PAGE EXCERPT |
To address the competitive challenges from China and other emerging markets in the past decade, businesses “created global supply chains, increased outsourcing and shifted investments offshore,” he said, taking advantage of the increasingly automated and globalized workforce.

Congressional boost

Following standard economic advice, Congress regularly enacts tax incentives for businesses to invest in the latest technologies as part of legislation to stimulate the economy in the face of downturns.

But there’s a darker side to such policies for workers that is not much discussed in Washington. As the technologies are adopted more widely each year, the efficiency gains have come at the rising cost of displacing workers who are no longer needed to carry out tasks that can be more profitably automated, or performed by lower-paid workers overseas. The shedding of workers has occurred steadily since the 1990s, but it increased dramatically during the Great Recession, when millions of workers lost their jobs.

Congressional investment tax credits helped to turn the recession into a watershed event that accelerated the technological change in many industries. Tech firms and most other American businesses including manufacturers and law offices used the sudden drop in demand across the economy caused by the October 2008 financial crisis as a pretext to lay off staff and switch to an online-business model or adopt other automated approaches that would help them cut costs and streamline their businesses.

This technological restructuring was not the cause of the recession, but it played an important role in accelerating the layoffs and holding back growth in jobs even when the economy started to recover in mid-2009.

Awareness of the role of this technological change in the economy is growing in Washington. President Obama himself singled out the phenomenon as one reason he said was behind the sluggish pace of job growth since the recession ended.

EXERCISE A | Output the stretch of the listing from the line containing "What is the order of" through the end of the listing, reproducing each line without alteration.

RECORD SET |

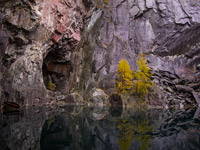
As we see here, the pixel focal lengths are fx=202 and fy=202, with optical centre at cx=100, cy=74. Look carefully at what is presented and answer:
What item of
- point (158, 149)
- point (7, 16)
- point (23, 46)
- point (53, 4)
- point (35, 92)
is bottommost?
point (158, 149)

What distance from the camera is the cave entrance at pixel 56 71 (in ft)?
121

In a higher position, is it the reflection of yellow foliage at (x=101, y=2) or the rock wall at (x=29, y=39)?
the reflection of yellow foliage at (x=101, y=2)

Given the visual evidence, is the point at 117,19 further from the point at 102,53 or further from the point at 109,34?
the point at 102,53

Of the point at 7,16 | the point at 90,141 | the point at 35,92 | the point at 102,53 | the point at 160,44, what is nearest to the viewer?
the point at 90,141

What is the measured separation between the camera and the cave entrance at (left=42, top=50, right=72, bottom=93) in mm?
36912

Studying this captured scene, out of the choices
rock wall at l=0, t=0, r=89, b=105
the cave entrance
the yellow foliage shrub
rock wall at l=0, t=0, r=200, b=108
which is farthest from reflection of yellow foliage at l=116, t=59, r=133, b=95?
rock wall at l=0, t=0, r=89, b=105

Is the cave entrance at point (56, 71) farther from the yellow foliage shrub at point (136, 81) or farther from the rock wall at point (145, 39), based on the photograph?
the yellow foliage shrub at point (136, 81)

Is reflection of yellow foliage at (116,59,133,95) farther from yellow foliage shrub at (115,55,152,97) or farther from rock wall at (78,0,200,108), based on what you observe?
rock wall at (78,0,200,108)

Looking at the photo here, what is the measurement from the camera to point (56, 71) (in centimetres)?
3775

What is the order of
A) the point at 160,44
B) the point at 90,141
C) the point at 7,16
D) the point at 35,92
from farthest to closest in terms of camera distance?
1. the point at 160,44
2. the point at 35,92
3. the point at 7,16
4. the point at 90,141

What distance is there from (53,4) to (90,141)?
88.6 feet

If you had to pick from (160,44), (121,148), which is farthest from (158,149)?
(160,44)

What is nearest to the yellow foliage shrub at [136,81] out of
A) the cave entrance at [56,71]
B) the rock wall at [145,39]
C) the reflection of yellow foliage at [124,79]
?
the reflection of yellow foliage at [124,79]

EXERCISE B | Return, verbatim, the stretch of the passage on technology and job losses from "Congressional boost" through "lost their jobs.".

FINAL ANSWER A |
What is the order of
A) the point at 160,44
B) the point at 90,141
C) the point at 7,16
D) the point at 35,92
from farthest to closest in terms of camera distance?
1. the point at 160,44
2. the point at 35,92
3. the point at 7,16
4. the point at 90,141

What distance is there from (53,4) to (90,141)?
88.6 feet

If you had to pick from (160,44), (121,148), which is farthest from (158,149)?
(160,44)

What is nearest to the yellow foliage shrub at [136,81] out of
A) the cave entrance at [56,71]
B) the rock wall at [145,39]
C) the reflection of yellow foliage at [124,79]
?
the reflection of yellow foliage at [124,79]

FINAL ANSWER B |
Congressional boost

Following standard economic advice, Congress regularly enacts tax incentives for businesses to invest in the latest technologies as part of legislation to stimulate the economy in the face of downturns.

But there’s a darker side to such policies for workers that is not much discussed in Washington. As the technologies are adopted more widely each year, the efficiency gains have come at the rising cost of displacing workers who are no longer needed to carry out tasks that can be more profitably automated, or performed by lower-paid workers overseas. The shedding of workers has occurred steadily since the 1990s, but it increased dramatically during the Great Recession, when millions of workers lost their jobs.